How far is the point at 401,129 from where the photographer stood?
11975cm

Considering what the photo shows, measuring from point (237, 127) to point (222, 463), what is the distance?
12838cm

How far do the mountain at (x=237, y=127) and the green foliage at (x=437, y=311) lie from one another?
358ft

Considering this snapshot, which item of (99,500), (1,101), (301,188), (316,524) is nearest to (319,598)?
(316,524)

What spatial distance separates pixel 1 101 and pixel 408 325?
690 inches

================

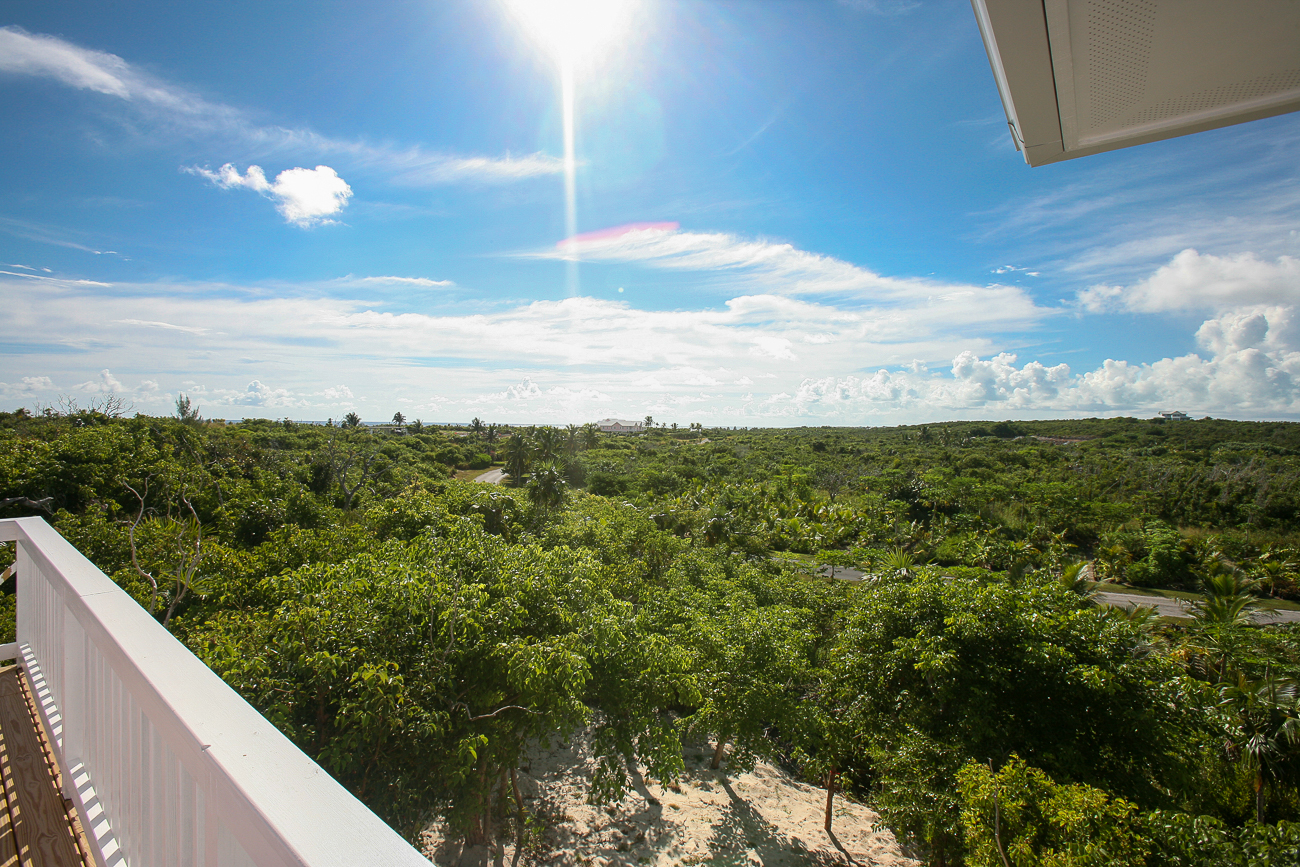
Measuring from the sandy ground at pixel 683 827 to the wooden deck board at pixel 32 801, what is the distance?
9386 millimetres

================

**Brief**
Gather every line in the records above that contains the word "distance", and copy each one in full.

**Task output**
Considering what the photo shows, measuring from point (237, 127) to point (222, 463), what is the distance?
What spatial distance separates pixel 1 101 and pixel 408 325?
Measuring from the sandy ground at pixel 683 827 to the wooden deck board at pixel 32 801, what is the distance?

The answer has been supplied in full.